«Questa è una vicenda in cui ciascuno di noi ha perso una parte di sé e ogni giorno si chiede se tutto questo dolore poteva essere evitato» scrive Annamaria, ex infermiera, figlia di Antonio, morto di Covid19 il 10 marzo a Seriate. Dopo 13 pagine di ricostruzione dettagliata del calvario del padre, la richiesta ai magistrati di accertare «se il decesso sia riconducibile alla mancata adozione, da parte di chi vi era tenuto in forza di legge, delle prescritte misure di protezione e prevenzione atte a contenere la diffusione del virus pandemico». La sua è una delle cinquanta denunce contro ignoti depositate ieri alla Procura di Bergamo da parte di altrettante famiglie delle vittime del Coronoavirus. Ma in preparazione ce ne sono almeno il triplo, del resto i morti in Italia sono più di 34mila, quindi i famigliari coinvolti sono decine e decine di migliaia. E dopo lo strazio e il senso di abbandono da parte dello Stato, i parenti si sono organizzati, spontaneamente, per chiedere che si faccia luce su quanto è successo. Si sono ritrovati leggendo per caso una storia identica alla propria, nella pagina Facebook Noi denunceremo-Verità e giustizia per le vittime di Covid-19, che già conta più di 57mila iscritti.

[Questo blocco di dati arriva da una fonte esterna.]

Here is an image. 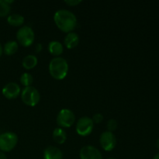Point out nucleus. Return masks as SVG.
<instances>
[{"label":"nucleus","mask_w":159,"mask_h":159,"mask_svg":"<svg viewBox=\"0 0 159 159\" xmlns=\"http://www.w3.org/2000/svg\"><path fill=\"white\" fill-rule=\"evenodd\" d=\"M54 20L57 27L65 33L72 32L77 26L75 15L68 9H59L54 13Z\"/></svg>","instance_id":"nucleus-1"},{"label":"nucleus","mask_w":159,"mask_h":159,"mask_svg":"<svg viewBox=\"0 0 159 159\" xmlns=\"http://www.w3.org/2000/svg\"><path fill=\"white\" fill-rule=\"evenodd\" d=\"M68 64L65 58L61 57H54L49 64V72L57 80L64 79L68 75Z\"/></svg>","instance_id":"nucleus-2"},{"label":"nucleus","mask_w":159,"mask_h":159,"mask_svg":"<svg viewBox=\"0 0 159 159\" xmlns=\"http://www.w3.org/2000/svg\"><path fill=\"white\" fill-rule=\"evenodd\" d=\"M21 94V99L23 103L30 107H35L40 100V94L38 90L34 86L25 87Z\"/></svg>","instance_id":"nucleus-3"},{"label":"nucleus","mask_w":159,"mask_h":159,"mask_svg":"<svg viewBox=\"0 0 159 159\" xmlns=\"http://www.w3.org/2000/svg\"><path fill=\"white\" fill-rule=\"evenodd\" d=\"M18 143V136L13 132H5L0 134V151L11 152Z\"/></svg>","instance_id":"nucleus-4"},{"label":"nucleus","mask_w":159,"mask_h":159,"mask_svg":"<svg viewBox=\"0 0 159 159\" xmlns=\"http://www.w3.org/2000/svg\"><path fill=\"white\" fill-rule=\"evenodd\" d=\"M16 39L22 46L29 47L34 42L35 34L30 26H23L17 31Z\"/></svg>","instance_id":"nucleus-5"},{"label":"nucleus","mask_w":159,"mask_h":159,"mask_svg":"<svg viewBox=\"0 0 159 159\" xmlns=\"http://www.w3.org/2000/svg\"><path fill=\"white\" fill-rule=\"evenodd\" d=\"M57 124L61 128L71 127L75 121V115L69 109H62L57 116Z\"/></svg>","instance_id":"nucleus-6"},{"label":"nucleus","mask_w":159,"mask_h":159,"mask_svg":"<svg viewBox=\"0 0 159 159\" xmlns=\"http://www.w3.org/2000/svg\"><path fill=\"white\" fill-rule=\"evenodd\" d=\"M93 127H94V123L92 118L89 116H82L76 124V132L80 136H88L93 132Z\"/></svg>","instance_id":"nucleus-7"},{"label":"nucleus","mask_w":159,"mask_h":159,"mask_svg":"<svg viewBox=\"0 0 159 159\" xmlns=\"http://www.w3.org/2000/svg\"><path fill=\"white\" fill-rule=\"evenodd\" d=\"M99 143L101 147L107 152H110L116 145V138L114 134L110 131H104L99 137Z\"/></svg>","instance_id":"nucleus-8"},{"label":"nucleus","mask_w":159,"mask_h":159,"mask_svg":"<svg viewBox=\"0 0 159 159\" xmlns=\"http://www.w3.org/2000/svg\"><path fill=\"white\" fill-rule=\"evenodd\" d=\"M81 159H102L100 151L92 145H86L82 148L79 152Z\"/></svg>","instance_id":"nucleus-9"},{"label":"nucleus","mask_w":159,"mask_h":159,"mask_svg":"<svg viewBox=\"0 0 159 159\" xmlns=\"http://www.w3.org/2000/svg\"><path fill=\"white\" fill-rule=\"evenodd\" d=\"M2 94L6 99H13L18 97L21 93L20 85L16 82H9L7 83L2 89Z\"/></svg>","instance_id":"nucleus-10"},{"label":"nucleus","mask_w":159,"mask_h":159,"mask_svg":"<svg viewBox=\"0 0 159 159\" xmlns=\"http://www.w3.org/2000/svg\"><path fill=\"white\" fill-rule=\"evenodd\" d=\"M44 159H63V153L58 148L50 145L43 152Z\"/></svg>","instance_id":"nucleus-11"},{"label":"nucleus","mask_w":159,"mask_h":159,"mask_svg":"<svg viewBox=\"0 0 159 159\" xmlns=\"http://www.w3.org/2000/svg\"><path fill=\"white\" fill-rule=\"evenodd\" d=\"M65 44L66 46V48H68V49H71V48H74L79 44V37L76 33L75 32H70L67 34V35L65 36Z\"/></svg>","instance_id":"nucleus-12"},{"label":"nucleus","mask_w":159,"mask_h":159,"mask_svg":"<svg viewBox=\"0 0 159 159\" xmlns=\"http://www.w3.org/2000/svg\"><path fill=\"white\" fill-rule=\"evenodd\" d=\"M53 139L56 143L59 144H62L67 140V133L64 129L61 127H57L53 131Z\"/></svg>","instance_id":"nucleus-13"},{"label":"nucleus","mask_w":159,"mask_h":159,"mask_svg":"<svg viewBox=\"0 0 159 159\" xmlns=\"http://www.w3.org/2000/svg\"><path fill=\"white\" fill-rule=\"evenodd\" d=\"M48 51L53 55L59 56L63 53V45L57 40H52L48 44Z\"/></svg>","instance_id":"nucleus-14"},{"label":"nucleus","mask_w":159,"mask_h":159,"mask_svg":"<svg viewBox=\"0 0 159 159\" xmlns=\"http://www.w3.org/2000/svg\"><path fill=\"white\" fill-rule=\"evenodd\" d=\"M37 62H38V60H37V57L35 55L29 54V55H26L23 59L22 65H23V68L27 70H30L36 67V65H37Z\"/></svg>","instance_id":"nucleus-15"},{"label":"nucleus","mask_w":159,"mask_h":159,"mask_svg":"<svg viewBox=\"0 0 159 159\" xmlns=\"http://www.w3.org/2000/svg\"><path fill=\"white\" fill-rule=\"evenodd\" d=\"M7 22L12 26H20L24 23V17L20 14L13 13L8 16Z\"/></svg>","instance_id":"nucleus-16"},{"label":"nucleus","mask_w":159,"mask_h":159,"mask_svg":"<svg viewBox=\"0 0 159 159\" xmlns=\"http://www.w3.org/2000/svg\"><path fill=\"white\" fill-rule=\"evenodd\" d=\"M18 43L16 41L14 40H10L8 41L3 48V51L6 55H12L18 51Z\"/></svg>","instance_id":"nucleus-17"},{"label":"nucleus","mask_w":159,"mask_h":159,"mask_svg":"<svg viewBox=\"0 0 159 159\" xmlns=\"http://www.w3.org/2000/svg\"><path fill=\"white\" fill-rule=\"evenodd\" d=\"M33 82H34V78L30 73H23L20 76V82L25 87L31 86Z\"/></svg>","instance_id":"nucleus-18"},{"label":"nucleus","mask_w":159,"mask_h":159,"mask_svg":"<svg viewBox=\"0 0 159 159\" xmlns=\"http://www.w3.org/2000/svg\"><path fill=\"white\" fill-rule=\"evenodd\" d=\"M10 5L6 0H0V16L3 17L7 16L10 12Z\"/></svg>","instance_id":"nucleus-19"},{"label":"nucleus","mask_w":159,"mask_h":159,"mask_svg":"<svg viewBox=\"0 0 159 159\" xmlns=\"http://www.w3.org/2000/svg\"><path fill=\"white\" fill-rule=\"evenodd\" d=\"M107 127L108 131L113 132L117 128V121L114 119H110L109 120L108 122H107Z\"/></svg>","instance_id":"nucleus-20"},{"label":"nucleus","mask_w":159,"mask_h":159,"mask_svg":"<svg viewBox=\"0 0 159 159\" xmlns=\"http://www.w3.org/2000/svg\"><path fill=\"white\" fill-rule=\"evenodd\" d=\"M92 120H93L94 124H100V123L103 120V116L99 113H96V114L93 116Z\"/></svg>","instance_id":"nucleus-21"},{"label":"nucleus","mask_w":159,"mask_h":159,"mask_svg":"<svg viewBox=\"0 0 159 159\" xmlns=\"http://www.w3.org/2000/svg\"><path fill=\"white\" fill-rule=\"evenodd\" d=\"M65 2L66 3L67 5L71 6H77L78 4H79L80 2H82L81 0H68V1H65Z\"/></svg>","instance_id":"nucleus-22"},{"label":"nucleus","mask_w":159,"mask_h":159,"mask_svg":"<svg viewBox=\"0 0 159 159\" xmlns=\"http://www.w3.org/2000/svg\"><path fill=\"white\" fill-rule=\"evenodd\" d=\"M42 48H43V47H42V45L40 43H37L35 46V51L37 53L40 52L42 51Z\"/></svg>","instance_id":"nucleus-23"},{"label":"nucleus","mask_w":159,"mask_h":159,"mask_svg":"<svg viewBox=\"0 0 159 159\" xmlns=\"http://www.w3.org/2000/svg\"><path fill=\"white\" fill-rule=\"evenodd\" d=\"M0 159H7L4 152H2V151H0Z\"/></svg>","instance_id":"nucleus-24"},{"label":"nucleus","mask_w":159,"mask_h":159,"mask_svg":"<svg viewBox=\"0 0 159 159\" xmlns=\"http://www.w3.org/2000/svg\"><path fill=\"white\" fill-rule=\"evenodd\" d=\"M2 52H3V48L2 47L1 43H0V57H1V55L2 54Z\"/></svg>","instance_id":"nucleus-25"},{"label":"nucleus","mask_w":159,"mask_h":159,"mask_svg":"<svg viewBox=\"0 0 159 159\" xmlns=\"http://www.w3.org/2000/svg\"><path fill=\"white\" fill-rule=\"evenodd\" d=\"M153 159H159V152H158V153H157L156 155H155V156H154Z\"/></svg>","instance_id":"nucleus-26"},{"label":"nucleus","mask_w":159,"mask_h":159,"mask_svg":"<svg viewBox=\"0 0 159 159\" xmlns=\"http://www.w3.org/2000/svg\"><path fill=\"white\" fill-rule=\"evenodd\" d=\"M156 146H157V148H158V149L159 150V138L158 140H157V141H156Z\"/></svg>","instance_id":"nucleus-27"},{"label":"nucleus","mask_w":159,"mask_h":159,"mask_svg":"<svg viewBox=\"0 0 159 159\" xmlns=\"http://www.w3.org/2000/svg\"><path fill=\"white\" fill-rule=\"evenodd\" d=\"M107 159H116V158H107Z\"/></svg>","instance_id":"nucleus-28"}]
</instances>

A scorrerla è una lunga sequenza di foto di nonni, padri, madri, fratelli e di racconti molto simili tra loro. I primi sintomi di febbre scambiati per una normale influenza trattata con tachipirina, poi il peggioramento, le attese infinite negli ambulatori, il tempo perso nella macchina inceppata della sanità, il ricovero, il tampone che rivela quel che già si sapeva, l'agonia in ospedale, il tunnel dell'intubazione o della Cpap, l'impossibilità di stare vicino o anche solo di parlare al telefono, infine la morte in solitudine. «Raccogliere questa denuncia collettiva ha un effetto emotivo devastante perché in ogni racconto riconosco una parte di dolore che ho vissuto pure io. Ora sarà la magistratura a individuare eventuali responsabilità e colpevoli» racconta Consuelo Locati, uno degli avvocati che segue la battaglia di verità delle famiglie delle vittime, tra cui lei stessa. L'idea di raccogliere le testimonianze in una pagina social è stata di Stefano Fusco, 31 anni, e di suo padre Luca, presidente del comitato, dopo la morte del padre e nonno Antonio, «una persona di 85 anni, sana per la sua età, che è entrata con le sue gambe in una clinica per fare della riabilitazione e ne è uscito in una cassa di legno». La loro è l'esperienza comune a tutti gli altri, come Laura Silvestri, che stringe la foto del padre morto a Leggiuno in provincia di Varese: «Papà aveva la febbre ma per una settimana nessuno è venuto a visitarlo, quando la dottoressa ha ordinato il ricovero per un'infezione alle vie respiratorie ho visto salire mio padre sull'ambulanza con le sue gambe, me l'hanno riconsegnato in un barattolo. Ora le sue ceneri riposano nel salotto di casa di mamma». Lo stesso dramma che ha vissuto Diego Federici, che ha perso padre e madre, entrambi «sanissimi, senza alcuna patologia», un'altra costante in molti racconti ora diventati denunce.
I parenti chiedono «giustizia, non vendetta», vogliono che siano chiarite le responsabilità di un sistema «che pensavamo ci avrebbe protetto ma che in realtà ha fatto acqua da tutte le parti», chiedono di poter incontrare il presidente della Repubblica. «Vogliamo sapere se si poteva fare qualcosa e se si poteva e qualcuno non l'ha fatto, allora è colpevole» dice Fusco, ma non si riferisce a medici e infermieri.
L'errore più grave nella lunga catena di errori contestata dai parenti è quello di non aver creato le zone rosse nella provincia di Bergamo. Esattamente ciò su cui indaga la Procura, che su questo ha appena convocato premier e ministri.